Governor Gavin Newsom’s recent executive order declaring a moratorium on the death penalty is a test of the boundaries of executive privilege. California Constitution Article 5, Section 1 states, “The supreme executive power of this State is vested in the Governor. The Governor shall see that the law is faithfully enforced.” But does the governor have the authority not to enforce laws?
The governor’s moratorium consists of three provisions. The first is a reprieve for all currently condemned inmates. Although the language of the written order does not include the word “temporary,” the governor represented in his comments that he intends the reprieve to be for the term of his office. The second provision of the governor’s order is to repeal California’s lethal injection protocol. The third provision is the immediate closure of the execution chamber at San Quentin (the order refers to it as the “death chamber”).
California Constitution Article 5 Section 8 grants the governor nearly unlimited authority to issue reprieves, pardons and commutations of sentenced persons. Using his constitutional authority, the governor could have taken more drastic measures. He could have made permanent and irrevocable orders of commutation or clemency for every person on death row. He could even have granted full pardons. But there are some limits to his authority. The governor cannot prospectively issue reprieves or pardons in future cases, so prosecutors are still able to pursue death sentences in court. To pardon or commute the sentence of a person who has two or more felony convictions, the governor requires a majority recommendation from the Supreme Court.

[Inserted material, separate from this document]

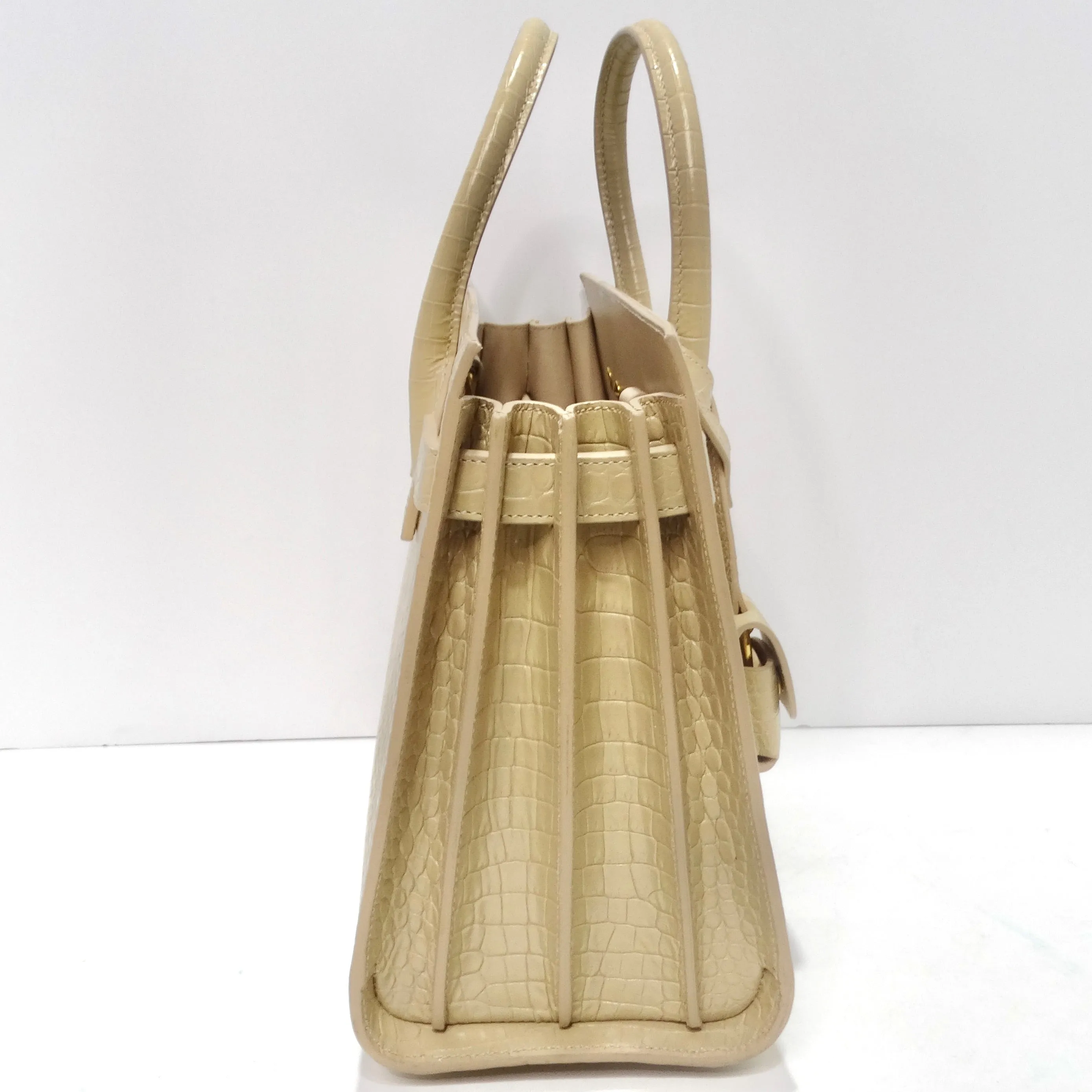 Saint Laurent Calfskin Crocodile Embossed Baby Sac De Jour Nude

The governor’s orders to “close” the execution chamber and repeal the execution protocol are more legally problematic. Nearly all currently effective death penalty statutes were enacted via ballot initiative, most recently by Proposition 66 in the 2016 election. Any change to those laws, which were enacted by voters, require more than a simple majority vote of the legislature or executive order. The language of each initiative generally calls for at least a two-thirds majority vote of the Legislature or a new ballot initiative. An amendment to Proposition 66 requires a three-fourths vote of the Legislature.
Proposition 66 added subsection (e) to Section 3604 of the Penal Code. That subsection requires the California Department of Corrections and Rehabilitation to “maintain at all times the ability to execute such judgments.” The governor’s orders to repeal the execution protocol and “close” the execution chamber are in direct contradiction of that law.
Proposition 66 also provided broad standing for sentencing courts, district attorneys and victims of crime to enforce this provision. It added Penal Code Section 3604.1 which provides in subdivision (c), “If the Department [of Corrections and Rehabilitation] fails to perform any duty needed to enable it to execute a judgement, the court which rendered the judgement of death shall order it to perform that duty on its own motion, on motion of the District Attorney or Attorney General, or on motion of any victim of the crime as defined in article I, section 28, subdivision (c) of the Constitution.”
Realistically, the governor’s second two orders are without practical effect given the first order. “Closing” the execution chamber means what? Taking a gurney out of a room that has windows for viewing? Disassembling the unused gas chamber for a method of execution that the state no longer uses? Unless the governor directs the Department of Corrections and Rehabilitation to tear down the entire building in which the execution chamber is contained, the execution chamber remains there as a room with windows. As for “repealing” the lethal injection protocol, the protocol is a regulation memorialized in writing that describes all the steps to be taken to perform an execution. It is a document that has been publicly published on the internet. “Repealing” it is without practical effect when the document is readily available and can just as quickly be reinstated as a regulation. This is particularly true now that the execution protocol is, due to Proposition 66, exempt from the public commentary requirements of the Administrative Procedures Act.
If the second and third items of the governor’s executive order are, as some have argued, within the governor’s authority, then the governor has absolute authority to declare or invalidate any law by executive order. He could, for example, unilaterally outlaw paper towels.
The concerns the governor articulated about the death penalty have long been part of the debate over capital punishment. But those issues were part of the public debate that occurred during the 2012 and 2016 elections. The voters weighed those considerations and chose to keep the death penalty. Prior to being elected, Gov. Newsom promised that although he does not support the death penalty, he would not interfere with the will of the voters. He has violated that promise by issuing an executive order that usurped the legislative authority of the voters.
This assertion of executive authority is particularly ironic following Gov. Newsom’s announcement along with Attorney General Xavier Becerra last month that California would be leading a lawsuit challenging the president’s executive order declaring a state of emergency. The argument presented in the lawsuit is that the president’s use of this executive authority usurps congressional authority to appropriate funds. How is this moratorium by the governor which usurps the legislative authority of the voters to enact laws via ballot initiative any different?
Michele Hanisee is President of the Association of Los Angeles Deputy District Attorneys, the collective bargaining agent representing nearly 1,000 Deputy District Attorneys who work for the County of Los Angeles.